- Theatrical release poster
- Hangul: 소주전쟁
- Hanja: 燒酒戰爭
- Lit.: Soju Wars
- RR: Soju jeonjaeng
- MR: Soju chŏnjaeng
- Written by: Park Hyun-woo; Choi Yoon-jin;
- Starring: Yoo Hae-jin; Lee Je-hoon; Son Hyun-joo; Choi Young-joon;
- Cinematography: Kim Seong-an
- Music by: Dalpalan
- Production company: The Lamp
- Distributed by: Showbox
- Release date: May 30, 2025;
- Running time: 105 minutes
- Country: South Korea
- Language: Korean
- Box office: US$2 million

= Big Deal (film) =

2025 film by Choi Yoon-jin

Big Deal is a 2025 South Korean semi-autobiographical drama film loosely based on the real-life sale of Jinro during the 1997 Asian financial crisis. The film follows Pyo Jong-rok (Yoo Hae-jin), a patriotic financial director at a soju company, and Choi In-beom (Lee Je-hoon), a revenue-driven global investment employee, as they clash over the fate of Korea's national liquor brand. It was released theatrically in South Korea on May 30, 2025.

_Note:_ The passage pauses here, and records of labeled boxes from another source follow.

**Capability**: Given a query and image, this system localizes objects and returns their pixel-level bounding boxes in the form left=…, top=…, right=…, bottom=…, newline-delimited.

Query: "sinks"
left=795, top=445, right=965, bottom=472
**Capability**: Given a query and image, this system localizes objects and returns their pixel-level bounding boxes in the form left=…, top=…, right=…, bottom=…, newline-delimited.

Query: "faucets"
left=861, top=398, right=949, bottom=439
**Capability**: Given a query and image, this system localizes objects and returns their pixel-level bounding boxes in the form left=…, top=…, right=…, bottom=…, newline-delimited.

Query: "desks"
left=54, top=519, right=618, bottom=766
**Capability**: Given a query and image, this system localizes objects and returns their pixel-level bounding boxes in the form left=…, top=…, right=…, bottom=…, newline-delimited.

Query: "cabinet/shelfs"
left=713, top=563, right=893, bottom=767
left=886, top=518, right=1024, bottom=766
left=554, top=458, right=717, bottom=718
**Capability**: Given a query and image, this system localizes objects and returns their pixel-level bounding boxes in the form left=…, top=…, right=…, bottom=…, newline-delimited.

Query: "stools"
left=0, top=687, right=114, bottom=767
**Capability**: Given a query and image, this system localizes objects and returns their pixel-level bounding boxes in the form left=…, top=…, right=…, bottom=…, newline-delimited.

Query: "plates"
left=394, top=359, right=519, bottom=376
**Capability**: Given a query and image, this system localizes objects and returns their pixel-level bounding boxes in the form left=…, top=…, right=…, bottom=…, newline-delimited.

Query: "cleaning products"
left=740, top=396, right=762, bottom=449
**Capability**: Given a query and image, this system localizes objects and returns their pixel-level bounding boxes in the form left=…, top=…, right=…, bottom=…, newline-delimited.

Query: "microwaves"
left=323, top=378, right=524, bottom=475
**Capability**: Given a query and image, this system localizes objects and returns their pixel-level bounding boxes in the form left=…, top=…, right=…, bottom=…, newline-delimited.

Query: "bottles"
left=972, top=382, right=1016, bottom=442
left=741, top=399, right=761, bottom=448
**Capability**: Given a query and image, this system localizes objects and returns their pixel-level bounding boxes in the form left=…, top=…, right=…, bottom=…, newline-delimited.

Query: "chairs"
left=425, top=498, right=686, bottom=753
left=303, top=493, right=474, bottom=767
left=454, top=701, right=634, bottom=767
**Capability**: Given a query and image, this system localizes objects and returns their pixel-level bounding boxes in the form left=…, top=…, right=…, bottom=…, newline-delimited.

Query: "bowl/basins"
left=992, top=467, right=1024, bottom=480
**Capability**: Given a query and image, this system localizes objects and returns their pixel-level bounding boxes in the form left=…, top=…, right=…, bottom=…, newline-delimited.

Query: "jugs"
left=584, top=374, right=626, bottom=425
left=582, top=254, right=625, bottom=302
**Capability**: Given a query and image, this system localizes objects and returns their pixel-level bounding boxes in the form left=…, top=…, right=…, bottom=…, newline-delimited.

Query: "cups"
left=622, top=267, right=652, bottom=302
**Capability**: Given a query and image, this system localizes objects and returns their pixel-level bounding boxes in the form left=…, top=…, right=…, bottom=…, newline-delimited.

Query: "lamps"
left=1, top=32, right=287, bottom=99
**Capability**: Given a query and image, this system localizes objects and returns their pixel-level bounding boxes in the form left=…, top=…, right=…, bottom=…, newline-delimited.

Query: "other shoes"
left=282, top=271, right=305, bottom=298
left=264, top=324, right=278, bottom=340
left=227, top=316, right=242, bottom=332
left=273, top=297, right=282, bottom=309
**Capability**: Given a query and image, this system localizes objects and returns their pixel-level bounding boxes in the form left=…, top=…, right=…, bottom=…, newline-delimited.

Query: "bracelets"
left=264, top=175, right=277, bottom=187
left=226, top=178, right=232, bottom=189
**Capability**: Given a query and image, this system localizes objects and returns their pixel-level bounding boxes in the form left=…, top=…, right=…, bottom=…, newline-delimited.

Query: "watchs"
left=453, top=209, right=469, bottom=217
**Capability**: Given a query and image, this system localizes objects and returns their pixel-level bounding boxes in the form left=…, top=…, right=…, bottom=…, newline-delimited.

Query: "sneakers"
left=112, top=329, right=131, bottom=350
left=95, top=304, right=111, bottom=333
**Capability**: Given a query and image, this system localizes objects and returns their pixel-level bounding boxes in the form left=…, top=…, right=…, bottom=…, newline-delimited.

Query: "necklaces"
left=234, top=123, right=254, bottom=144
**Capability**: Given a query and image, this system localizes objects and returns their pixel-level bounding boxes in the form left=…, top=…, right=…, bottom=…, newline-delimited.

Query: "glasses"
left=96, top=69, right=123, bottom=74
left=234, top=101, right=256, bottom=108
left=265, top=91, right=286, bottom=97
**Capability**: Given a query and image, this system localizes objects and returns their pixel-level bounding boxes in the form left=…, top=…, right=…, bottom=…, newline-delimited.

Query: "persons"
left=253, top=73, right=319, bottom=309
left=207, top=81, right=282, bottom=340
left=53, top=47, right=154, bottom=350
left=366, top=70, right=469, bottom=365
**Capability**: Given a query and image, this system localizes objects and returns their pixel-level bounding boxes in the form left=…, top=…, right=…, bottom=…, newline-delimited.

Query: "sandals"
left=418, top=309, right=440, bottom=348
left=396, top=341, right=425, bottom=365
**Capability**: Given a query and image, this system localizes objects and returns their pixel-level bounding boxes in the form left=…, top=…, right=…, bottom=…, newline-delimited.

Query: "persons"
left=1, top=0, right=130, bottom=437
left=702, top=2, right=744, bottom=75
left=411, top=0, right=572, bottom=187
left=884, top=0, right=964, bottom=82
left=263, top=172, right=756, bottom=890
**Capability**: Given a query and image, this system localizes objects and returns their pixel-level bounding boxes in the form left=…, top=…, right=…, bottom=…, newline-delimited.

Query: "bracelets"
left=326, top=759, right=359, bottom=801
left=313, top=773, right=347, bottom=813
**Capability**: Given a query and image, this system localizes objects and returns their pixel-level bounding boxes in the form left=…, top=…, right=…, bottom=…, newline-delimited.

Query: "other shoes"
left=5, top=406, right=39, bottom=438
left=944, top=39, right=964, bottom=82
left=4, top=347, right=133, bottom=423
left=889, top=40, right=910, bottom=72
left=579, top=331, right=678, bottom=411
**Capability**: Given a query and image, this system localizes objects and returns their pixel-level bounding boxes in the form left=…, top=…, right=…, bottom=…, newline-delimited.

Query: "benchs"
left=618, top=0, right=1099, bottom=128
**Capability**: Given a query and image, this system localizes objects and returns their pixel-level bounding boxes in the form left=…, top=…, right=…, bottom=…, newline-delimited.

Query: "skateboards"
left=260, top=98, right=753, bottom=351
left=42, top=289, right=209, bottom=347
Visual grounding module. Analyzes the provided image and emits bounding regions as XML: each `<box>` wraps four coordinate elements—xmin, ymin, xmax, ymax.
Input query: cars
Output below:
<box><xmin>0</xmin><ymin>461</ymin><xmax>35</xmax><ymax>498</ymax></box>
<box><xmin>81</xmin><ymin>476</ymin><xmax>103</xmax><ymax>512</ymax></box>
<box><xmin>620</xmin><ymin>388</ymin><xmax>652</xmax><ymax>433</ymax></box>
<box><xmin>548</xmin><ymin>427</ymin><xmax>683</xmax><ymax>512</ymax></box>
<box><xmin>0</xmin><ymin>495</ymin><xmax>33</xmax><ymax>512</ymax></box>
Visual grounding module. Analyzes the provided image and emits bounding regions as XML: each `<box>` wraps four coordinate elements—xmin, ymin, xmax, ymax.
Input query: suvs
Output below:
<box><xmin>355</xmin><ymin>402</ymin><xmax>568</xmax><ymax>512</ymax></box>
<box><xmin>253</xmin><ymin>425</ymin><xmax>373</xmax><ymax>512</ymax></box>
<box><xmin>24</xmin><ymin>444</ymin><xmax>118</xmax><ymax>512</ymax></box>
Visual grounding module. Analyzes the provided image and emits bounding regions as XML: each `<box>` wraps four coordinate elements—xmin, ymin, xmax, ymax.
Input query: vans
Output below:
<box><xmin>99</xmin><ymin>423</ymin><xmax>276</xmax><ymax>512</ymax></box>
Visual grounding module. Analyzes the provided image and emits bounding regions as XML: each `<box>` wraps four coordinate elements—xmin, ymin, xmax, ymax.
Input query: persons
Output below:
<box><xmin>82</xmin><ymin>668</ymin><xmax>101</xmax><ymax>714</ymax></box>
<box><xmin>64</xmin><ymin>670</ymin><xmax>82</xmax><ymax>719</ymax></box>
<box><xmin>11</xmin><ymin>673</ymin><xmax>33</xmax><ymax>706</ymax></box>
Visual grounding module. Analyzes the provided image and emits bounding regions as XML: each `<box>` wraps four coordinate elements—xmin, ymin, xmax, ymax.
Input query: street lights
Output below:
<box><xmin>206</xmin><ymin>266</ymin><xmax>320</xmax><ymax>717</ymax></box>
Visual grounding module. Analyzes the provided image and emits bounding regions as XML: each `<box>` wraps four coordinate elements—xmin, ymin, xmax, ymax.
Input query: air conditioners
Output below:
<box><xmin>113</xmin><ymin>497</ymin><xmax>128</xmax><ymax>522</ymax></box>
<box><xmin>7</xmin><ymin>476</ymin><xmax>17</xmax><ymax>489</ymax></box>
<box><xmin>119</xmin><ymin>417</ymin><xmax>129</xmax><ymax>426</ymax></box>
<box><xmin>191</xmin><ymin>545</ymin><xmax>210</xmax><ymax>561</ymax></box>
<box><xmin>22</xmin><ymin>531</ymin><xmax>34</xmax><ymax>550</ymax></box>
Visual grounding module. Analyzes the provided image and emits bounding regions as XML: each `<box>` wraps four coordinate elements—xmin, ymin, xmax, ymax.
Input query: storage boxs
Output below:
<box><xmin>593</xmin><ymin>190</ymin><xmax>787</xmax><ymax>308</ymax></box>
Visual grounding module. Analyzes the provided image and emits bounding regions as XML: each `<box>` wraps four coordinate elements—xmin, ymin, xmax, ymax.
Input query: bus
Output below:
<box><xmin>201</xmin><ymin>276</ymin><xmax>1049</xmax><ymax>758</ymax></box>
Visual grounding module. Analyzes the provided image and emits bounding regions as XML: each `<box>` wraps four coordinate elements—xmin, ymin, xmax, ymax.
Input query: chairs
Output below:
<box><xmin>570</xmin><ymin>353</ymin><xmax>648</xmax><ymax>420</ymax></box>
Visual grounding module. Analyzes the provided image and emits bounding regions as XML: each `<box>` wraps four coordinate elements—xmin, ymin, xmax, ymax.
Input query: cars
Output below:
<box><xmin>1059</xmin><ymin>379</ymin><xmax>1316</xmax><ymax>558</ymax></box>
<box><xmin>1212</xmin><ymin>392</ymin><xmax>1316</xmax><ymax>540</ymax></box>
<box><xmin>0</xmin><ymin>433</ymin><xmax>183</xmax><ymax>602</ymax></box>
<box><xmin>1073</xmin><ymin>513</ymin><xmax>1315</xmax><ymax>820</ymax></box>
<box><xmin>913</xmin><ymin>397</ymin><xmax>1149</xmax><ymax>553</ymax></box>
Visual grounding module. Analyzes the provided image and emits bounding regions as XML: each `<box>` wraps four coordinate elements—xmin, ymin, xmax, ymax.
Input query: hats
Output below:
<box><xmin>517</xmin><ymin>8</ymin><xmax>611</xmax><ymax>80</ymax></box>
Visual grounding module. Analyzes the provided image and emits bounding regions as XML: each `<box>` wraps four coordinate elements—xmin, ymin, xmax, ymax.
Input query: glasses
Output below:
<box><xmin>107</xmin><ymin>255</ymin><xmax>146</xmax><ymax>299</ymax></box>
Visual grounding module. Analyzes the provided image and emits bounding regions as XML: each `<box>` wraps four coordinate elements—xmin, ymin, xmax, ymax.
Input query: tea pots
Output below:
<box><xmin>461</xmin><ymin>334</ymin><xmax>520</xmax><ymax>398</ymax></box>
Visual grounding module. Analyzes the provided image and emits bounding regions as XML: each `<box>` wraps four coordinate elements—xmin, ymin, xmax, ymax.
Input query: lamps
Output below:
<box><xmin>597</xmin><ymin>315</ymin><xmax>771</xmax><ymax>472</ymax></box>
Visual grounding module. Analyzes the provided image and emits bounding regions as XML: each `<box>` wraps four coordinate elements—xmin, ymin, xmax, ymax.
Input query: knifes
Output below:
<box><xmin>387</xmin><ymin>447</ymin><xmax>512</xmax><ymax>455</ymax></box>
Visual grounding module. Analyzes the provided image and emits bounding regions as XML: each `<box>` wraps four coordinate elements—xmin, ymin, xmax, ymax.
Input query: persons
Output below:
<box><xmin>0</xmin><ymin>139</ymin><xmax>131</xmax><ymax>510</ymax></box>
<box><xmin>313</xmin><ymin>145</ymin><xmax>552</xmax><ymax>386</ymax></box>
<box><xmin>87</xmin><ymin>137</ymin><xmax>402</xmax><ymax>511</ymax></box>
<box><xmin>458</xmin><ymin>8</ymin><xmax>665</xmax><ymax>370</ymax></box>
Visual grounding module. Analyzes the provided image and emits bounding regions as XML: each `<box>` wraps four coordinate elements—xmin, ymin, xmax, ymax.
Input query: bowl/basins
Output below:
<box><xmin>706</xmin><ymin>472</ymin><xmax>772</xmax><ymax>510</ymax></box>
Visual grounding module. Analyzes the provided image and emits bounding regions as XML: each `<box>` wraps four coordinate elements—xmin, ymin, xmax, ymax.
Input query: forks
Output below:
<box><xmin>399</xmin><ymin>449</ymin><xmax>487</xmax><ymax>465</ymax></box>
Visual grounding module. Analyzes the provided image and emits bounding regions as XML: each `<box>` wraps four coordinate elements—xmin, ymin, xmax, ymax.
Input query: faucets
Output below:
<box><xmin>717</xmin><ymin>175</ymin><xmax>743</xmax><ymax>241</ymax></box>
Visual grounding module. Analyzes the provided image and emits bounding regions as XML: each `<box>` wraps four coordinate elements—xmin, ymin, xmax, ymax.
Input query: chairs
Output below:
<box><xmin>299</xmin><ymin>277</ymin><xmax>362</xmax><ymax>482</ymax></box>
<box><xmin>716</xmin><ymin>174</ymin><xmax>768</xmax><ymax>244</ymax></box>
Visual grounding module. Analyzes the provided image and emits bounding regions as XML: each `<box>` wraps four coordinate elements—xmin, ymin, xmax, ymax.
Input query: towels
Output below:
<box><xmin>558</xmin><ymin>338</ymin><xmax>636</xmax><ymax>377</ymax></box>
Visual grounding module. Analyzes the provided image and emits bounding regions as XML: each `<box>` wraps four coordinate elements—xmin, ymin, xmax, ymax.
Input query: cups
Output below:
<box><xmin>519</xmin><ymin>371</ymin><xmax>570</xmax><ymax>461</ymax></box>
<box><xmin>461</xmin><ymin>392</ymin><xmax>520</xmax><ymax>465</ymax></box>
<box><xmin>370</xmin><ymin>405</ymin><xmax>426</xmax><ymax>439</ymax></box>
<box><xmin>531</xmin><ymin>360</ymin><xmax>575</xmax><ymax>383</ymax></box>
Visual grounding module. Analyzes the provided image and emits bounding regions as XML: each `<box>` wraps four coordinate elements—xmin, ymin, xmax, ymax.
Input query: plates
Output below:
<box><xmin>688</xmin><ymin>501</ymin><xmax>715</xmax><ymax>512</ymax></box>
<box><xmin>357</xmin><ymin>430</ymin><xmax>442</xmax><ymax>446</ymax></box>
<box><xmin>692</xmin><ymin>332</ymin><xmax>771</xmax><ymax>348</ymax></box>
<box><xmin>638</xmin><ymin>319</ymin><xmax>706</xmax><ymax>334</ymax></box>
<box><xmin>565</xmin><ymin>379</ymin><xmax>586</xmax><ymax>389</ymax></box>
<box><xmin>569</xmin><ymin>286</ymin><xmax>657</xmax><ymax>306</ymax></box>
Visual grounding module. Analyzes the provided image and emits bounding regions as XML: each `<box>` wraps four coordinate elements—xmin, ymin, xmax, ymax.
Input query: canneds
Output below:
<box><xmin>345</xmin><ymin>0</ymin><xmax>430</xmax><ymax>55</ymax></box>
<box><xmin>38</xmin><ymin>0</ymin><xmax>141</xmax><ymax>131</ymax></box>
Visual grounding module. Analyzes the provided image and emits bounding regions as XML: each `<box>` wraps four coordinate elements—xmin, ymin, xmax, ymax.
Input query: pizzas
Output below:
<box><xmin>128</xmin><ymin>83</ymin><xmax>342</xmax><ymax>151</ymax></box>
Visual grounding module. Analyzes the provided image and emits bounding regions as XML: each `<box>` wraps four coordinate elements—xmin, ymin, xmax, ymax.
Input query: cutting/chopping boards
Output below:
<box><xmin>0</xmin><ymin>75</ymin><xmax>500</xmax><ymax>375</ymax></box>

The film was originally directed by Choi Yoon-jin but her name was omitted from the final credits after the production company, The Lamp, dismissed her, citing allegations of script appropriation. A Seoul court rejected her injunction to reverse the dismissal, allowing Big Deal to be released without her directorial credit.

== Synopsis ==
Set during the 1997 Asian financial crisis, the film follows Pyo Jong-rok, the CFO of Gukbo Group, a renowned soju company facing financial turmoil. Choi In-beom, an ambitious employee from the global investment firm Solqueen, approaches Gukbo with plans for acquisition. As the two men, driven by contrasting motivations, engage in a corporate battle, their relationship evolves, with soju serving as a symbolic bridge between them.

== Cast ==
- Yoo Hae-jin as Pyo Jong-rok, CFO of Gukbo Group
- Lee Je-hoon as Choi In-beom, an employee at global investment firm Solqueen
- Son Hyun-joo as Seok Jin-woo, the heir of Gukbo Group
- Choi Young-joon as Koo Young-mo, the head lawyer representing Gukbo Group
- Byron Mann as the head of the Hong Kong branch of Solqueen
- Kim Ki-hae as Baek Seong-bin
- Lee Chang-ho as development researcher
- Stephanie Michova as Julia
- Jang Jae-hyun as reporter

== Production ==
The film's cinematography is led by Kim Seong-an, known for his work on Intimate Strangers (2018) and Pilot (2024). Art director Kim Bo-mi, recognized for her contributions to Default (2018) and Escape (2024), brings a nuanced visual aesthetic to the film, capturing the emotional depth of the characters and the era.

== Release ==
Originally slated for release on June 3, 2025, Big Deal was rescheduled to premiere on May 30, 2025, to coincide with South Korea's Golden Week holiday, aiming to attract a larger audience during the peak movie-going season.